5. Tudo o que foi dito até agora deve também ser aplicado àqueles que fogem das prisões, das galés ou do lugar de seu degredo e se refugiam em alguma igreja ou lugar imune. Se são réus ou condenados pelo delito de heresia, a extração deverá ser efetuada pelo Inquisidor, dando-se notícia ao Bispo, antes ou depois. Se se trata de réus ou condenados por outro delito excetuado, e não por heresia, ou por outro delito não excetuado: quanto aos primeiros, faça-se a extração com autorização do Bispo e com a intervenção de pessoa eclesiástica por ele designada; quanto aos segundos, deixem-se no asilo ao qual recorreram, ainda que tenham fugido das galés com correntes, contanto que não sejam procurados pelos oficiais dessas galés ou por outros ministros da justiça, quando o Bispo não tenha da Sé Apostólica o indulto de poder extrair das igrejas os fugitivos das galés. Neste caso, pode-se recorrer a ele para recuperar o fugitivo e também à Sé Apostólica quando o Bispo não possua o referido indulto, visto que a Santa Sé não recusa, em casos particulares, conceder aos Bispos, quando o delito o exigir, a autoridade de extrair das igrejas os fugitivos das prisões e das galés, embora réus de delito não excetuado.
Isto é quanto devíamos comunicar aos Inquisidores, e entrementes concedemos a cada um deles a bênção apostólica.
Dado em Roma, junto a Santa Maria Maior, no dia 20 de fevereiro de 1751, décimo primeiro ano do Nosso Pontificado.
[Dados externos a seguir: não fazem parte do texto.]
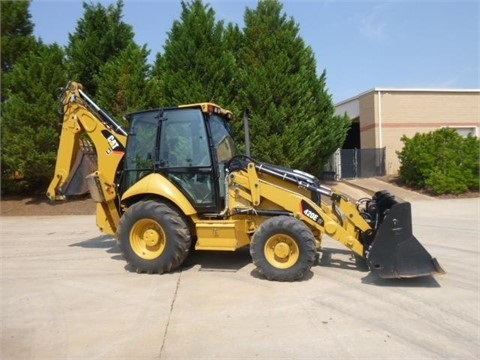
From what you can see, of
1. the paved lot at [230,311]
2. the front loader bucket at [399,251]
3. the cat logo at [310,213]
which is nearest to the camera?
the paved lot at [230,311]

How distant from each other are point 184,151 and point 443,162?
14852mm

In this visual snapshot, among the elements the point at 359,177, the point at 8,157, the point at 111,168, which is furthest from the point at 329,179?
the point at 111,168

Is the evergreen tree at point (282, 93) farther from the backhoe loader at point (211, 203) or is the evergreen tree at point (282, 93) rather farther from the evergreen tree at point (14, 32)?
the evergreen tree at point (14, 32)

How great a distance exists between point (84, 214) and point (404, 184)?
13968 mm

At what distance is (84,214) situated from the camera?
14484 millimetres

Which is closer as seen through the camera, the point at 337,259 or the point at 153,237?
the point at 153,237

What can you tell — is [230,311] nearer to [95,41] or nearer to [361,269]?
[361,269]

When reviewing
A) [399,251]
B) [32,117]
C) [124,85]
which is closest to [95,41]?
[124,85]

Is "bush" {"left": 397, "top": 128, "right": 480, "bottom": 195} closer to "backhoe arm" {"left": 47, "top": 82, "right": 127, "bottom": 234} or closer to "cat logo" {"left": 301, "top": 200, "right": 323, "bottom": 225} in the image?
"cat logo" {"left": 301, "top": 200, "right": 323, "bottom": 225}

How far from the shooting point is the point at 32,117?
49.8ft

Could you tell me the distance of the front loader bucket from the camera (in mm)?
5355

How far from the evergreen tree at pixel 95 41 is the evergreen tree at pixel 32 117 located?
3.78 ft

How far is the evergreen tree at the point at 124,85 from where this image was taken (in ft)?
51.0

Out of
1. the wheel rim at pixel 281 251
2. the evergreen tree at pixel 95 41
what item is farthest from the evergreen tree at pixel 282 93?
the wheel rim at pixel 281 251
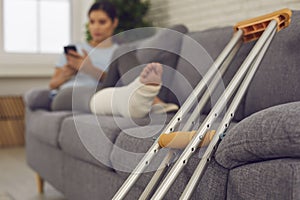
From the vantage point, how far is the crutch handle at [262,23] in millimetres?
1315

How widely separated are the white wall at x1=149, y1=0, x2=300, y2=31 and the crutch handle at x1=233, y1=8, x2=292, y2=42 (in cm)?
78

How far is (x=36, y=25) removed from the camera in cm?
434

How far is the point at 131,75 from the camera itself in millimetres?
1844

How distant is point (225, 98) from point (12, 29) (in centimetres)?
354

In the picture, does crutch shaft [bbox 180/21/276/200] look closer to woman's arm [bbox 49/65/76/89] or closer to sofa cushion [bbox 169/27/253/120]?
sofa cushion [bbox 169/27/253/120]

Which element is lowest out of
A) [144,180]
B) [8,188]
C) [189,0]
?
[8,188]

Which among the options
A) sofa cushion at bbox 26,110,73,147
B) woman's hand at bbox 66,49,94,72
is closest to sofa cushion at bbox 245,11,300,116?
sofa cushion at bbox 26,110,73,147

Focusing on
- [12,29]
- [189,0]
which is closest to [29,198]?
[189,0]

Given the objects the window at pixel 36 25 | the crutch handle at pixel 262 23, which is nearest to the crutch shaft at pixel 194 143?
the crutch handle at pixel 262 23

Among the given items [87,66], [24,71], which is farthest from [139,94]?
[24,71]

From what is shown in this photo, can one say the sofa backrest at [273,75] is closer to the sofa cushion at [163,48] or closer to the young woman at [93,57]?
the sofa cushion at [163,48]

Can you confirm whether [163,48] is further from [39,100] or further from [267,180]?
[267,180]

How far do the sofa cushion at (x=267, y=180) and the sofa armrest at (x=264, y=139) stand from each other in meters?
0.02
[1] A expressão latina nullius Dioecesis (literalmente, “de nenhuma diocese” ou “pertencente a diocese nenhuma”) é um termo do Direito Canônico para designar um território ou jurisdição eclesiástica que não pertence a nenhuma diocese territorial comum. (N.T.)
[2] No contexto do Direito Penal e das penas eclesiásticas e civis da Idade Média e do Antigo Regime, a locução latina ad opus significa literalmente “para o trabalho”. Tratava-se de uma modalidade de condenação penal: a pena de trabalhos forçados. (N.T.)